Listed records: Begin
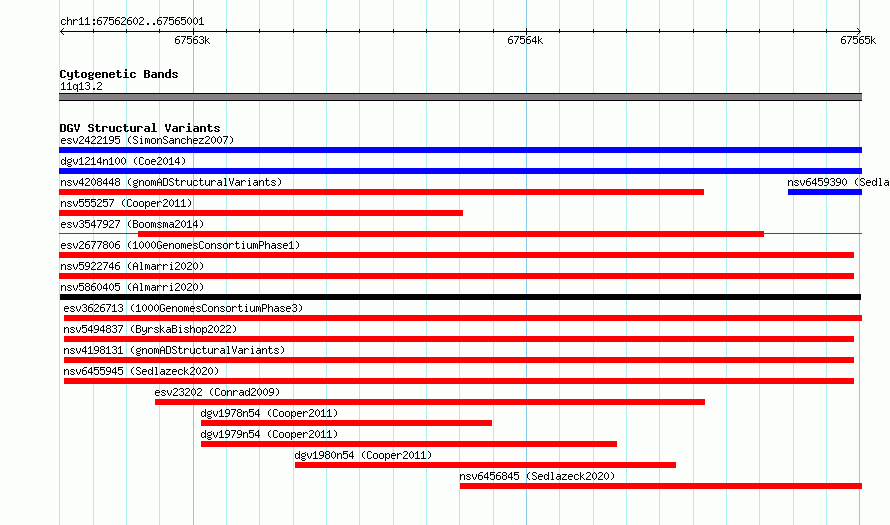 chr11:67562602..67565001

67563k

67564k

67565k

Cytogenetic Bands

11q13.2

DGV Structural Variants

esv2422195 (SimonSanchez2007)

dgv1214n100 (Coe2014)

nsv4208448 (gnomADStructuralVariants)

nsv6459390 (Sedla

nsv555257 (Cooper2011)

esv3547927 (Boomsma2014)

esv2677806 (1000GenomesConsortiumPhase1)

nsv5922746 (Almarri2020)

nsv5860405 (Almarri2020)

esv3626713 (1000GenomesConsortiumPhase3)

nsv5494837 (ByrskaBishop2022)

nsv4198131 (gnomADStructuralVariants)

nsv6455945 (Sedlazeck2020)

esv23202 (Conrad2009)

dgv1978n54 (Cooper2011)

dgv1979n54 (Cooper2011)

dgv1980n54 (Cooper2011)

nsv6456845 (Sedlazeck2020)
Listed records: End
> What is needed
Please transcribe word for word the lines from the line with "dgv1978n54 (Cooper2011)" to the end of the material, both ends included.

> Expected output
dgv1978n54 (Cooper2011)

dgv1979n54 (Cooper2011)

dgv1980n54 (Cooper2011)

nsv6456845 (Sedlazeck2020)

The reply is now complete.